Questa divisione ha generato una classe di filosofi la cui funzione sociale consiste nel creare astrazioni, alle quali essi danno una realtà e una funzione indipendente dalle condizioni dell'esistenza concreta, materiale degli uomini. La coscienza, che in essi si sviluppa al di fuori dell'attività pratica, immagina di rappresentare qualcosa di reale al di fuori dell'attività pratica e, trasformandosi cosi in teoria pura, diviene religione o filosofia,
Questa influenza della divisione del lavoro appare in tutti gli ideologi, che, con una inversione dei rapporti reali, subordinano la realtà concreta, la realtà economica e sociale alle concezioni spirituali. Cosi, ad esempio, per il giudice, la cui funzione consiste nell'applicare il codice, la legislazione diviene l'elemento determinante della realtà sociale.
Separando le idee dagli individui che le concepiscono e dalle circostanze empiriche che le fanno nascere, gli ideologi attribuiscono allo Spirito una attività creatrice assoluta, indipendente dalle condizioni della vita reale e dall'attività pratica, e regolando la evoluzione della storia sul movimento delle idee, sostituiscono alla storia reale una storia immaginaria.
Le idee e i pensieri degli uomini erano naturalmente idee e pensieri su se stessi, sulle loro reali condizioni di vita, erano la coscienza che essi avevano di sé e degli altri uomini, coscienza che si riferiva non alla loro individualità isolata, ma alla loro individualità nei suoi rapporti con l'insieme della società in cui vivevano, e che aveva rapporto, perciò, con l'insieme di quella società.
Le condizioni — indipendenti dalla loro volontà — in cui svolgevano la loro vita, i rapporti personali e sociali che dipendevano da queste condizioni, dovevano, nella stessa misura in cui si esprimevano in pensieri, assumere la forma
di condizioni ideali e di rapporti necessari, cioè assumere nella coscienza la forma di determinazioni generate dal concetto di uomo, dall'essenza umana. Quello che erano gli uomini e i loro rapporti sociali apparve alla coscienza sotto forma di rappresentazione dell'uomo in sé e del suo modo di essere. Dopo che gli ideologi ebbero posto cosi il principio che le idee e i pensieri dominavano il corso della storia, e che la storia si riconduceva alla loro propria storia, dopo essersi immaginati che i rapporti reali si fossero ordinati secondo rapporti ideali, cioè secondo concetti, dopo aver fatto della coscienza umana il fondamento della vera storia, era facile chiamare storia della coscienza, delle idee, la storia umana e sostituirla alla storia reale \
Questa sostituzione della storia delle idee alla storia reale che, in maniera del tutto naturale, porta gli ideologi a credere che con le idee si possa trasformare a proprio piacimento il mondo, spiega perché nei loro tentativi di riforma della società essi riescano tutti impotenti. Tutti si sforzano di sostituire ai rapporti impersonali e oggettivi che caratterizzano i rapporti sociali in regime capitalistico, dei rapporti personali, che salvaguardino l'autonomia umana, ma siccome si pongono su un piano spirituale e morale e non aboliscono in concreto il regime della proprietà privata che genera la cosificazione dei rapporti sociali, i loro tentativi risultano necessariamente vani.

▶ _Elenco dei dati_:
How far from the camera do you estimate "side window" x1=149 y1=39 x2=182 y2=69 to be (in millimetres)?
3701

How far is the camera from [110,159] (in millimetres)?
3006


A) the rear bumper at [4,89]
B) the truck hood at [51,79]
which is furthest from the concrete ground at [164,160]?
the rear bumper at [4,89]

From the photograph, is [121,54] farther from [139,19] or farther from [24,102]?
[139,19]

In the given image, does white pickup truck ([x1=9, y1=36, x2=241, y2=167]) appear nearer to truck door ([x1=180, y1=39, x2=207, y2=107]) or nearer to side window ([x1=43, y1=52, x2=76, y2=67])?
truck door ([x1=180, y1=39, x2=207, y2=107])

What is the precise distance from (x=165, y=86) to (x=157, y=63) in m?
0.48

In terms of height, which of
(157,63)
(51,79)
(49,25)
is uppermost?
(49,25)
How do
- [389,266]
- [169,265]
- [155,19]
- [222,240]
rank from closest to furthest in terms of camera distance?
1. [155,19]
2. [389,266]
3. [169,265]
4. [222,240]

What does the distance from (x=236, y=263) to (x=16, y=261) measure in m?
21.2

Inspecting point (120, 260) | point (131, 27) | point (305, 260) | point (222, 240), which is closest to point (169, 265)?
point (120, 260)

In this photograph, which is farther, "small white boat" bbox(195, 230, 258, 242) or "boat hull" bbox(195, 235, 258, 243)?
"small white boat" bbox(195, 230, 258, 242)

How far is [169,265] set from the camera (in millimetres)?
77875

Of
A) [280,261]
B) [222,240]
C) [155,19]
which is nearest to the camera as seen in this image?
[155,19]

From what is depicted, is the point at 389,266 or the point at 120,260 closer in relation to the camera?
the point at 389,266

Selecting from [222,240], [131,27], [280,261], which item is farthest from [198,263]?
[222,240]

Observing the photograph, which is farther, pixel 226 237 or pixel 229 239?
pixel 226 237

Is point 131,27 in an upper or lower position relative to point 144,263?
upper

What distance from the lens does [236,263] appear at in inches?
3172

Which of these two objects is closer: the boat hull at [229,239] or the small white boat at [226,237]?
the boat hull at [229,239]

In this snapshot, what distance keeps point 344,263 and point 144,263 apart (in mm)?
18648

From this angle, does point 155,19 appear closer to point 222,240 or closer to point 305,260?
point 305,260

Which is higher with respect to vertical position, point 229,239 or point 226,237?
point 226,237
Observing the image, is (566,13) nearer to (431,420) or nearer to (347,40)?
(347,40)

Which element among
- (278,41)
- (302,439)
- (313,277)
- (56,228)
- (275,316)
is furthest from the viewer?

▶ _I tuoi compiti_:
1. Nel brano da leggere, che cosa diventa l'elemento determinante della realtà sociale per il giudice?
2. Riporta parola per parola il passo del brano da leggere che va da "Separando le idee" fino a "di quella società." compreso.

▶ _Risposte ai compiti_:
1. Per il giudice, la legislazione diventa l'elemento determinante della realtà sociale.

2.
Separando le idee dagli individui che le concepiscono e dalle circostanze empiriche che le fanno nascere, gli ideologi attribuiscono allo Spirito una attività creatrice assoluta, indipendente dalle condizioni della vita reale e dall'attività pratica, e regolando la evoluzione della storia sul movimento delle idee, sostituiscono alla storia reale una storia immaginaria.
Le idee e i pensieri degli uomini erano naturalmente idee e pensieri su se stessi, sulle loro reali condizioni di vita, erano la coscienza che essi avevano di sé e degli altri uomini, coscienza che si riferiva non alla loro individualità isolata, ma alla loro individualità nei suoi rapporti con l'insieme della società in cui vivevano, e che aveva rapporto, perciò, con l'insieme di quella società.